O perigoso jogo de Putin
Se as ações futuras de um governante podem ser previstas pelos seus movimentos mais recentes, então o mundo pode se preparar para uma guerra assim que começar a nevar no Leste da Europa. Nos últimos meses, a Rússia concentrou entre 100 mil e 175 mil soldados em cerca de dez pontos da fronteira com a Ucrânia. Uma parte dos acampamentos está instalada perto das cidades de Donetsk e Luhansk. Outra parte está próxima à capital Kiev, ao norte do país. Os comboios costumam se mover durante a noite, para despistar os satélites de monitoramento que coletam informações estratégicas. Muitos dos tanques e veículos de transporte estão adaptados para se locomover no gelo, e alguns deixaram bases militares na distante e gélida Sibéria, de trem. Equipamentos de artilharia para proteger um possível avanço terrestre de ataques pelo ar também foram deslocados.
Para além das ações práticas no terreno, os movimentos de Putin ameaçam mudar o equilíbrio militar da Europa. Ele disse que prefere ter “todas as opções na mesa” para o caso de suas exigências não serem atendidas. Os pedidos são basicamente dois. O primeiro é para que a Organização do Tratado do Atlântico Norte, a Otan, feche as portas caso a Ucrânia decida se juntar ao grupo. O segundo é para que militares e equipamentos de defesa antiaérea sejam retirados de países que fizeram parte da órbita soviética, como os países bálticos, a Polônia e a Romênia. Como a Otan não vê motivos para se comprometer com essas questões, até porque tais decisões só podem e devem ser tomadas pelos próprios países de forma soberana, não se chegou a um consenso. Sucessivas reuniões diplomáticas acabaram fracassando. “Há um risco real de um novo conflito armado na Europa”, disse o secretário-geral da Otan, o norueguês Jens Stoltenberg, na quarta-feira, 12, após um encontro com diplomatas russos.
A obsessão de Putin com a Otan é de longa data, e tem mais a ver com ameaças percebidas do que com um risco real. A Otan é uma organização de defesa, que foi criada para conter a antiga União Soviética. Seu propósito não é o de atacar outros países, mas sim o de defender seus membros caso um deles seja invadido. Contudo, para o presidente russo, o fato de a organização estar transferindo tropas e armas para perto de suas fronteiras nos últimos tempos é uma ameaça não apenas militar, mas também política. Desde o colapso da União Soviética, em 1991, 15 países que faziam parte do antigo bloco aderiram à Otan.

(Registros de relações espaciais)
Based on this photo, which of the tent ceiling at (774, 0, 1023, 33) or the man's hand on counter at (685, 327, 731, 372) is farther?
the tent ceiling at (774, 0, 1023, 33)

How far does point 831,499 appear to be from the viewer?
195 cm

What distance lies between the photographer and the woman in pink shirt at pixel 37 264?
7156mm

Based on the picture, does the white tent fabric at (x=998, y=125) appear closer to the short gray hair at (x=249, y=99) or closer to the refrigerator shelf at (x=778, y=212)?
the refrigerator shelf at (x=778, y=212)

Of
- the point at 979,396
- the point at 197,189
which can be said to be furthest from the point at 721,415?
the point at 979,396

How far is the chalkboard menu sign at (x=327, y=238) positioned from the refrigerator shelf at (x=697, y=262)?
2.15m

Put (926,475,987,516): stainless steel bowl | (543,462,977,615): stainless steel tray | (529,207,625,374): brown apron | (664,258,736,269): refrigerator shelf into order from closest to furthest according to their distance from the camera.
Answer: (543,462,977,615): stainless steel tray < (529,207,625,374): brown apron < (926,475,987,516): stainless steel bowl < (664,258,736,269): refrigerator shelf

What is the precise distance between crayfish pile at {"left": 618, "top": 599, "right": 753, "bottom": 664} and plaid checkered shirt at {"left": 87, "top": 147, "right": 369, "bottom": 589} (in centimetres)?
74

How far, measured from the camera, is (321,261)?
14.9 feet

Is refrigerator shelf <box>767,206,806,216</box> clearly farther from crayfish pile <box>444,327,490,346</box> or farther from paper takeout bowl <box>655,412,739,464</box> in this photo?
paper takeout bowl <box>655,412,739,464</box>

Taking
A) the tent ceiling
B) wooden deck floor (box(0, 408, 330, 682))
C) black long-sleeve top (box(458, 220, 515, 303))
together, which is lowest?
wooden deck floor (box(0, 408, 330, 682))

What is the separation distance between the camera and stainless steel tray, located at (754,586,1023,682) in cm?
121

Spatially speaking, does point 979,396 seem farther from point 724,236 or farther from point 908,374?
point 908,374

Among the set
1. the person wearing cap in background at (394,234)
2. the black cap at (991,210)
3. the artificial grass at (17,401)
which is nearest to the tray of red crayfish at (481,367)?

Instruções das tarefas:
1 > Segundo o artigo sobre Putin, quantos soldados a Rússia concentrou na fronteira com a Ucrânia nos últimos meses?
2 > Conte as linhas das entradas que contêm a palavra "tent", levando em conta maiúsculas e minúsculas, e responda apenas com o número.
O artigo sobre Putin e as entradas são materiais independentes entre si.

Soluções dos exercícios:
1 > Entre 100 mil e 175 mil soldados.

2 > 4